### Problem description:
Rewrite the following items with every "wooden wall" changed to "timber wall", leaving everything else unchanged.

• • • • •

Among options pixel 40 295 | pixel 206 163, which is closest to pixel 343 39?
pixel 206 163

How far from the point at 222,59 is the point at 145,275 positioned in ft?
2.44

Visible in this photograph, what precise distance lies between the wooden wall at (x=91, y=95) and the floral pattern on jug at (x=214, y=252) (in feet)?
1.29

• • • • •

### Answer to the task:
Among options pixel 40 295 | pixel 206 163, which is closest to pixel 343 39?
pixel 206 163

How far from the point at 222,59 is the point at 145,275 positioned in ft?
2.44

Visible in this photograph, what precise distance lies between the timber wall at (x=91, y=95) and the floral pattern on jug at (x=214, y=252) (in feet)?
1.29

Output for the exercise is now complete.